Selon le procureur militaire, c’est l’un des présumés membres du groupe qui a dénoncé les autres. Ils sont soupçonnés de tentative de déstabilisation des institutions de la République, c’est-à-dire d'une tentative de coup d’État. La police judiciaire militaire a ouvert une enquête pour « élucider » cette affaire, selon le procureur.

C’est ainsi que depuis samedi dernier 8 janvier plusieurs militaires, présumés membres de la bande, ont été interpellés et interrogés. Parmi ces militaires figurent le lieutenant-colonel Emmanuel Zoungrana, chef du corps du 12e régiment d’infanterie commando. Il était le commandant du groupement des forces du secteur ouest dans la lutte contre le terrorisme.

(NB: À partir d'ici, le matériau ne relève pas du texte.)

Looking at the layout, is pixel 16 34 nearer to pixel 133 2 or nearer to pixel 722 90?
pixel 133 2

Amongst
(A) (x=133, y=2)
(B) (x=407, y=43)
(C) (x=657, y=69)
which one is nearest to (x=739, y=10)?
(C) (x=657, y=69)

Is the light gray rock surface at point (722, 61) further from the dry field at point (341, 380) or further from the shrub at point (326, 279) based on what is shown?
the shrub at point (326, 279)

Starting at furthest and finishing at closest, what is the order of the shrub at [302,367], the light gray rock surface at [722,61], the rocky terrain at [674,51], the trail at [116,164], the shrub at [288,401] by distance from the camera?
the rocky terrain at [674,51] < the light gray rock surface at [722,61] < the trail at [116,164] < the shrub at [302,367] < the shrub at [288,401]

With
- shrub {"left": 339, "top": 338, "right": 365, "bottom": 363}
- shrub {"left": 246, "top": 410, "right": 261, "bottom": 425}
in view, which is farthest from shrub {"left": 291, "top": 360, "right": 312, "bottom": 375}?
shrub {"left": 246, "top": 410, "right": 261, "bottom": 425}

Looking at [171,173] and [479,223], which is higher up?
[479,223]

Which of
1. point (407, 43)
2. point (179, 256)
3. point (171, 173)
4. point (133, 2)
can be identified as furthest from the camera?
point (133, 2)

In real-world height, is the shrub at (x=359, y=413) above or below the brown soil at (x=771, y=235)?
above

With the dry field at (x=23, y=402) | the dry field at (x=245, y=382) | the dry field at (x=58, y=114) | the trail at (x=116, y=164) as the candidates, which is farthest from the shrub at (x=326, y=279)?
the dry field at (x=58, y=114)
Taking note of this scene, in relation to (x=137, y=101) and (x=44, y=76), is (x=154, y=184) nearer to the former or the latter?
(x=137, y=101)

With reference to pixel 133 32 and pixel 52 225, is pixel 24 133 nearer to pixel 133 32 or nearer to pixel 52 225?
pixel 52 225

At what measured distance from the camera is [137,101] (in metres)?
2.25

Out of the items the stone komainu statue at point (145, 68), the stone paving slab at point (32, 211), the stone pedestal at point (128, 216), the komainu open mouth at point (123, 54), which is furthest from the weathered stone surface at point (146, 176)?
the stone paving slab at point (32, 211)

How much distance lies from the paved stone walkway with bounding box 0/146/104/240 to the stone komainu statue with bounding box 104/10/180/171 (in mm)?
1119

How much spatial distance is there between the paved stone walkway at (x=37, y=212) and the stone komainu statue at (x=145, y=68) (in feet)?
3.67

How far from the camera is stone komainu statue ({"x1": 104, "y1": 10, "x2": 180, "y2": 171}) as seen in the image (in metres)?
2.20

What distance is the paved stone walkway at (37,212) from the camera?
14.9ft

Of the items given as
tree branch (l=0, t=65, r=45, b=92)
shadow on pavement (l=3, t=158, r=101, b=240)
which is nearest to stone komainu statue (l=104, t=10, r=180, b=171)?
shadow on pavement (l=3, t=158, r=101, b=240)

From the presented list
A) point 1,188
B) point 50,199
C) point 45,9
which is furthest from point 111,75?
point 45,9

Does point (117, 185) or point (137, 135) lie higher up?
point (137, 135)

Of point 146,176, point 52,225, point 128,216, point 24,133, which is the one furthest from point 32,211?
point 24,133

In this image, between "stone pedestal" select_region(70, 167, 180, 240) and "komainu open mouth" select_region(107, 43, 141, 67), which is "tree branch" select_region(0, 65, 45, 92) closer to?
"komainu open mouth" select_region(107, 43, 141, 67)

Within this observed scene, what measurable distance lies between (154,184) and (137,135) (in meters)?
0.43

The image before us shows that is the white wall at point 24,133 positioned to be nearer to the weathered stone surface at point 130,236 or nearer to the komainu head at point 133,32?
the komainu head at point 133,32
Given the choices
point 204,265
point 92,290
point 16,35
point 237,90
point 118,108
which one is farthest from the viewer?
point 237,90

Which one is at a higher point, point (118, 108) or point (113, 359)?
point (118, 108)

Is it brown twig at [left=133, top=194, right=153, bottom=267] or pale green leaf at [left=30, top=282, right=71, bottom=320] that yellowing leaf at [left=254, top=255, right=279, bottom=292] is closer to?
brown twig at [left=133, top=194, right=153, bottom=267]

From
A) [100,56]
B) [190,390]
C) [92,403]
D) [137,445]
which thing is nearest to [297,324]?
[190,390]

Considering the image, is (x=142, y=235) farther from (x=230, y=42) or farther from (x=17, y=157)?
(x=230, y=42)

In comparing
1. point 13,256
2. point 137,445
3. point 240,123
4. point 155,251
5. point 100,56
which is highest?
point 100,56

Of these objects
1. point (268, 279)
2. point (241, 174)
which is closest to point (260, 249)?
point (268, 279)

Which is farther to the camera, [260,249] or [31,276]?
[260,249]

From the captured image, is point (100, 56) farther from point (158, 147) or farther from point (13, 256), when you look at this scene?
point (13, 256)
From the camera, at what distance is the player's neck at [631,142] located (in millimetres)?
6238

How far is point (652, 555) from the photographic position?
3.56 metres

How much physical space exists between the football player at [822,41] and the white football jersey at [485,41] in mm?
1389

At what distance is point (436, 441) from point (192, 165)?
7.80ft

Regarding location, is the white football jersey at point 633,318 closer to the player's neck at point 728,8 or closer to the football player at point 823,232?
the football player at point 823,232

Le parquet assure que la procédure suivra son cours dans le strict respect de la présomption d’innocence et du droit de la défense.

Selon une source sécuritaire, des soupçons pesaient contre un groupe de personnes, dont des militaires, depuis la marche du 27 novembre dernier. Ces personnes auraient planifié une action de déstabilisation du pouvoir en profitant du chaos qu’aurait engendré la manifestation.

Mais pour le moment, il n’existe aucun lien entre l’interpellation des huit militaires et ceux qui voulaient profiter de la marche pour déstabiliser le pouvoir, fait savoir notre source.